Photo courtesy of Halahna Sewer.
Once her foundation was set, the summer before coming to SCAD, she founded and incorporated her brand: FREE HAV3N LLC. The logo is a West African symbol meaning unity and diversity. “People don’t even need to know where it comes from, but the fact that it could be in so many people’s closet and they don’t even know it’s a Liberian thing… I feel like my people will always be with me and as long as they are, I will always uplift them.”
The collection is also gender neutral in a sense, with “masc” and “femme” distinctions instead of “men’s” and “women’s” clothing. As a queer woman of color, she wants to give a voice to the marginalized.
On top of these accomplishments, her SCAD career harbored even more greatness. She appeared in Vogue on five separate occasions and during her junior year, was featured in an article from The Cut magazine, a New York-based magazine site that covers fashion, beauty, sex, politics, and celebrity. At the end of Zaizay’s freshman year in the spring of 2022, she was selected to model for SCAD’s annual fashion show. Never having walked a real runway — just the metaphorical one in her New Jersey home — the iconic Miss J, judge and runway coach of America’s Next Top Model for 18 seasons, coached her to quintessence.
Photo courtesy of Halahna Sewer.
As a gymnast of 15 years, Rebecca was comfortable with constructive criticism, so harsh comments only pushed her to do better. Once she walked the show, Zaizay — rather an image of her walking the runway from a secret photoshoot the night before — appeared in Vogue for the first time. Once the editors hit “publish,” she thirsted for more: more critiques, more coaches, more catwalks. She even expressed her wishes for Coco Rocha, the Canadian model who took over the title of coach for the next two runways: once in Atlanta and most recently in Savannah, to be fiercer with her commentary.
Looking toward the future, Zaizay is excited about the photoshoots, styling, models, and creative direction, but there is some uncertainty regarding the upcoming seasons. For her final year at SCAD, it is unclear if Zaizay will be allowed to walk in the fashion show. If her designs make it through the multiple stages of critique and the final jury show mandatory for her department, then three pieces of her collection will be showcased in the 2025 SCAD Fashion Show — ending her legacy as a SCAD model. However, this doesn’t upset Rebecca. Rather, she is hopeful for the future of her brand. Collaborating with Payton Smith, a fashion marketing and management major, for the post-production facets of her collection Zaizay states, “I’m really grateful that I know and have met the people that I have met and kept those genuine connections who love art. Now I see the benefit of surrounding myself with like-minded, ambitious people. There is a mutual level of respect for each other’s craft.”
Photo courtesy of Halahna Sewer.
Balancing a full-time job, college courses, photoshoots, interviews, and garment creation, Zaizay tirelessly assembles her brand narrative, one thread at a time. While fashion houses like Alexander McQueen and Chanel rely on teams of creatives and developers to achieve such feats, Zaizay fearlessly takes on her senior collection solo, cutting, sewing, and pinning long into the night.

--- EXTRACTED MATERIAL ---
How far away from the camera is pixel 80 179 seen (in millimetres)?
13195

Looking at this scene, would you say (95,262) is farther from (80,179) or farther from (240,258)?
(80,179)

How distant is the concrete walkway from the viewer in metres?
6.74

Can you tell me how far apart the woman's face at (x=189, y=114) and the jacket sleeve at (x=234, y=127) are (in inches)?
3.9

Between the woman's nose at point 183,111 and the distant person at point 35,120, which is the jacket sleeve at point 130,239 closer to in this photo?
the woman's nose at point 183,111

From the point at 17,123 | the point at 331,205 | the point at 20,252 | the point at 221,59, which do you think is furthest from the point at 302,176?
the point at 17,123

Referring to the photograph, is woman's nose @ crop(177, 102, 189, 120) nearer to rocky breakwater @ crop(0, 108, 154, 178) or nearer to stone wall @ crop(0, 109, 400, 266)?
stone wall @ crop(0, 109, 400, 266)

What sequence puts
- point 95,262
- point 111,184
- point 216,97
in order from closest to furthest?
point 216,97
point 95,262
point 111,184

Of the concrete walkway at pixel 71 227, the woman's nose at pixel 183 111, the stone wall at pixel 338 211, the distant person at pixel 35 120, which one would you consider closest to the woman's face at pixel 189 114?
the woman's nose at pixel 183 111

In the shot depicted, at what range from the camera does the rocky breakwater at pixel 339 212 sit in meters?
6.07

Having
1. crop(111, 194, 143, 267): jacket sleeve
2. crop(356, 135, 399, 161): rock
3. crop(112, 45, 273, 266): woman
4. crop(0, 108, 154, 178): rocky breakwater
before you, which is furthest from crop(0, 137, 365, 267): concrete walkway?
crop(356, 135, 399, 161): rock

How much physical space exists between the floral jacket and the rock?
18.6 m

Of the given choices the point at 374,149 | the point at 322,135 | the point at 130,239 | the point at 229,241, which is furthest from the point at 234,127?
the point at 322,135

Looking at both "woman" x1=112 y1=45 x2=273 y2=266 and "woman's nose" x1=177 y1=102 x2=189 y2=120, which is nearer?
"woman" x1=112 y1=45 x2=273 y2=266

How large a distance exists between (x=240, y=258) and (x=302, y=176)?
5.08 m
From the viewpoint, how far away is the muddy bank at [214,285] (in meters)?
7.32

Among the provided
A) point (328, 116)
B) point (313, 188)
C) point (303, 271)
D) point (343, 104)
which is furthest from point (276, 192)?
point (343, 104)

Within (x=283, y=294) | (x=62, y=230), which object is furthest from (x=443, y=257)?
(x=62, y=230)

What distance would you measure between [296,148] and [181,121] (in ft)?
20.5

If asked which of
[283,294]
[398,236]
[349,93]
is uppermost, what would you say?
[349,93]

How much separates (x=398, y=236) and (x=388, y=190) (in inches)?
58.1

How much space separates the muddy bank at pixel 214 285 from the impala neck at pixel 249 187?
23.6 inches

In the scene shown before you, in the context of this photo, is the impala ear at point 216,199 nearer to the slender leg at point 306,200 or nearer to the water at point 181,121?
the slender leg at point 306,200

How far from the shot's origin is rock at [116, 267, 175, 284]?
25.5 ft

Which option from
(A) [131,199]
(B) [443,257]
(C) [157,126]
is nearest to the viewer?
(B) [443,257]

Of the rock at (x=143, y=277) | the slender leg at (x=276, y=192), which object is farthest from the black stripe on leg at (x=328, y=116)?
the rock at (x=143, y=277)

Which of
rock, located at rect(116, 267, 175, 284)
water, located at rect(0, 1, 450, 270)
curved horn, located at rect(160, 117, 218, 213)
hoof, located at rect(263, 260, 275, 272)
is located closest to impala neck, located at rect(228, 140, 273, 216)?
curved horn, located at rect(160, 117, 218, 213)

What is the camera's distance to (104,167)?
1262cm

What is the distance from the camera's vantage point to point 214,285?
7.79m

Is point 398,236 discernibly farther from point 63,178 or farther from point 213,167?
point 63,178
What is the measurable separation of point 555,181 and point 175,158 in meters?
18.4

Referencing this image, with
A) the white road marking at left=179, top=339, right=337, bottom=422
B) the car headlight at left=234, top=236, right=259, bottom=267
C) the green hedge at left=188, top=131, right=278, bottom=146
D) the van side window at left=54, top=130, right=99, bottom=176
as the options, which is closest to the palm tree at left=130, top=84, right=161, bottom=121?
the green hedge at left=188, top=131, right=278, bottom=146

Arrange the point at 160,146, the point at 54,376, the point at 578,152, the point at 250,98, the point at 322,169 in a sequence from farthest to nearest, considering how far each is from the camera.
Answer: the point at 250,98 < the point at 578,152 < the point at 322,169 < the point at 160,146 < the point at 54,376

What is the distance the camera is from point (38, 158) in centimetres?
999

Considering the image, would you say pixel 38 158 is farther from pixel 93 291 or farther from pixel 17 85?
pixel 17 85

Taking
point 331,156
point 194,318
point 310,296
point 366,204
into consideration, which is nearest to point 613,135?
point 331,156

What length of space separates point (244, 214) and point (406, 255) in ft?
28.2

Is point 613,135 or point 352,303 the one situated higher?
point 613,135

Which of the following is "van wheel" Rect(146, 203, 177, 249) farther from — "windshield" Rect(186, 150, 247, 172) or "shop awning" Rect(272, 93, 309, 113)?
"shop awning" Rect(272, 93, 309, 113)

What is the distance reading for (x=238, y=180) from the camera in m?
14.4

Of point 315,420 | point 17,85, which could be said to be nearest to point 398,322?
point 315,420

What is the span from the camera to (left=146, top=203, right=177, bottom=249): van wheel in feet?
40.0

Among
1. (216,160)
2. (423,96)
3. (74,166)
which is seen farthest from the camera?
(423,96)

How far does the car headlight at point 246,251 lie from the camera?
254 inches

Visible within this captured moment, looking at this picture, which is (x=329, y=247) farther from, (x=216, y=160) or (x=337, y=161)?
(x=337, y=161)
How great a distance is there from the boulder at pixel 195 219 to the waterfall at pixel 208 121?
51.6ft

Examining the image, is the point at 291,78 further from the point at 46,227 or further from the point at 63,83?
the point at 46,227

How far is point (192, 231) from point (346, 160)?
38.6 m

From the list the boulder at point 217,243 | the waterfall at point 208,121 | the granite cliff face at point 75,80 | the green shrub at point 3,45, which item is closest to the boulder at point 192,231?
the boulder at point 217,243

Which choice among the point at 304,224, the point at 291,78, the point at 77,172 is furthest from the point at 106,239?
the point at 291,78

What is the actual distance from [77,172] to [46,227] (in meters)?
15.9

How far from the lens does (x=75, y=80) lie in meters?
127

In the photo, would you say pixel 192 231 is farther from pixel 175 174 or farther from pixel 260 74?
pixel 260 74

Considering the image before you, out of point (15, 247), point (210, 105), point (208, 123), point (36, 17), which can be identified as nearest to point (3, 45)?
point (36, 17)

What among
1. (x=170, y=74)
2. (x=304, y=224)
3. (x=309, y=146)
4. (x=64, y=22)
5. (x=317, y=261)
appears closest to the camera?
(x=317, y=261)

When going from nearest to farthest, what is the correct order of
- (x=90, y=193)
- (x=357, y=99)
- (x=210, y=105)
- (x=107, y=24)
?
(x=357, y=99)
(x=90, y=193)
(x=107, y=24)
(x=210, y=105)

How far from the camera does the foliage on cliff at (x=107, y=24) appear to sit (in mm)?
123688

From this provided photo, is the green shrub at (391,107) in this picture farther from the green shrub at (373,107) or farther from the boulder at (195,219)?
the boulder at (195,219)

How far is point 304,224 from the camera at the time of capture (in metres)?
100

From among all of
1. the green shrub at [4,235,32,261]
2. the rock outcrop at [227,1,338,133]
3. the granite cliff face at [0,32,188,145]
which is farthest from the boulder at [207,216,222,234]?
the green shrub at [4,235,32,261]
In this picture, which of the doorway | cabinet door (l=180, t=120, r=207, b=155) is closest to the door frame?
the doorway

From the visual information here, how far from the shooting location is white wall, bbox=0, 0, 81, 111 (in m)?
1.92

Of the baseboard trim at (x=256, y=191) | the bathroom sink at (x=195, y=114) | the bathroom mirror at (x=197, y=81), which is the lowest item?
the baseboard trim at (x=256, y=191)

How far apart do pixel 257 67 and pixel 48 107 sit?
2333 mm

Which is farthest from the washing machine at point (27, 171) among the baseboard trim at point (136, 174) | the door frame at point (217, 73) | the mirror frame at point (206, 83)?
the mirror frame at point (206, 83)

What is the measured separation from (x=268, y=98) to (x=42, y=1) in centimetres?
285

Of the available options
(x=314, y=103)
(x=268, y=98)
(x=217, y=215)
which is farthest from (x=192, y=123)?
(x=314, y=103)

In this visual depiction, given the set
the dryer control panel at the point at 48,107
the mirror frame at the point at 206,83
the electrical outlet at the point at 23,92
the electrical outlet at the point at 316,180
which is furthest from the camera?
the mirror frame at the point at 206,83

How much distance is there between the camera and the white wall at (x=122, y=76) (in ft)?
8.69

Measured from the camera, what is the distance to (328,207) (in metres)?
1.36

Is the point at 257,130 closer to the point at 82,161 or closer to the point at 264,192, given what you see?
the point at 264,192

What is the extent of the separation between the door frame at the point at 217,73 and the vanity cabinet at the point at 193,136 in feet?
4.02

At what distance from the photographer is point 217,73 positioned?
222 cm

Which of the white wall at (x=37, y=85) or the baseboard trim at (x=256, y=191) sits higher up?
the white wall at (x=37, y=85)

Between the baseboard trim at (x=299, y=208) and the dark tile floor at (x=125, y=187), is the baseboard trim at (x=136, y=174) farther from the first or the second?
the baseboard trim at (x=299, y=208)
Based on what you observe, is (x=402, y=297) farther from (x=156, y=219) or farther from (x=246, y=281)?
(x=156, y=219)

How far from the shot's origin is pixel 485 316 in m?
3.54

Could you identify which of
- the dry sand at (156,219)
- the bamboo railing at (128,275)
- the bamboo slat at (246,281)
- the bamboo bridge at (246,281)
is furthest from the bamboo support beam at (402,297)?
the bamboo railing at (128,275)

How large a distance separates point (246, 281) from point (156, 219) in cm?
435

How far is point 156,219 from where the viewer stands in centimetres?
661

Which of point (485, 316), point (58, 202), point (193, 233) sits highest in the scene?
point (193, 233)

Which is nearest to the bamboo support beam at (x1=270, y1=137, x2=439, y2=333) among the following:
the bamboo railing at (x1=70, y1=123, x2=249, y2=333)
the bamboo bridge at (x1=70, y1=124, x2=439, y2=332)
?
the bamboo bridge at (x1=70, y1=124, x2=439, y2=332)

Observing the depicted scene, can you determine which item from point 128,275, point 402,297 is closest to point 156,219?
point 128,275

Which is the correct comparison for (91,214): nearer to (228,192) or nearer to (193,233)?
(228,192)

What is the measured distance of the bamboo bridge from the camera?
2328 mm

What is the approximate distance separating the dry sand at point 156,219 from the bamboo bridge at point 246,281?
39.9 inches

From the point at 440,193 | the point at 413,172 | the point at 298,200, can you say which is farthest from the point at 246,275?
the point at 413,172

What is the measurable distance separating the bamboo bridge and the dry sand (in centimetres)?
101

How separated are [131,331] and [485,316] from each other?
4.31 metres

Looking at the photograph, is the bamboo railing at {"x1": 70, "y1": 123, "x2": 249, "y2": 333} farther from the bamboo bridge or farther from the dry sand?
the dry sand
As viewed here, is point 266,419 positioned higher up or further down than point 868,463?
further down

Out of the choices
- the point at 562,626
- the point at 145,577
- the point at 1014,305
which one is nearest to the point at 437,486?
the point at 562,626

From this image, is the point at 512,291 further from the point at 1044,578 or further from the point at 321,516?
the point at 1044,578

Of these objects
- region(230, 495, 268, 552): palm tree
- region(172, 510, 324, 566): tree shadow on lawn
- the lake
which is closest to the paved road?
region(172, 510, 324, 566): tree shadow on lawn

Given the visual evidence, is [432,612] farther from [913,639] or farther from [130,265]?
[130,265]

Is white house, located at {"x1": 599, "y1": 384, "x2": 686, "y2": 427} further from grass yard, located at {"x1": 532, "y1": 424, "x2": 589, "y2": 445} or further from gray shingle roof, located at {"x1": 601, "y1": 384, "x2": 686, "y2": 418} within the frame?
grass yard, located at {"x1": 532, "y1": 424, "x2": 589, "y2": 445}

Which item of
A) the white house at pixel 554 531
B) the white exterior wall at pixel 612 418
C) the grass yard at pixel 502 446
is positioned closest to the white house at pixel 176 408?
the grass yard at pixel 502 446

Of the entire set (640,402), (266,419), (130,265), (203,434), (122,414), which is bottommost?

--- STATED GOAL 1 ---
Repeat the stretch of the designer profile from "As a gymnast" through "with her commentary.", switching "gymnast" to "dancer".
--- STATED GOAL 2 ---
According to the designer profile, on how many separate occasions did Zaizay appear in Vogue during her SCAD career?

--- FULL RESPONSE 1 ---
As a dancer of 15 years, Rebecca was comfortable with constructive criticism, so harsh comments only pushed her to do better. Once she walked the show, Zaizay — rather an image of her walking the runway from a secret photoshoot the night before — appeared in Vogue for the first time. Once the editors hit “publish,” she thirsted for more: more critiques, more coaches, more catwalks. She even expressed her wishes for Coco Rocha, the Canadian model who took over the title of coach for the next two runways: once in Atlanta and most recently in Savannah, to be fiercer with her commentary.

--- FULL RESPONSE 2 ---
Five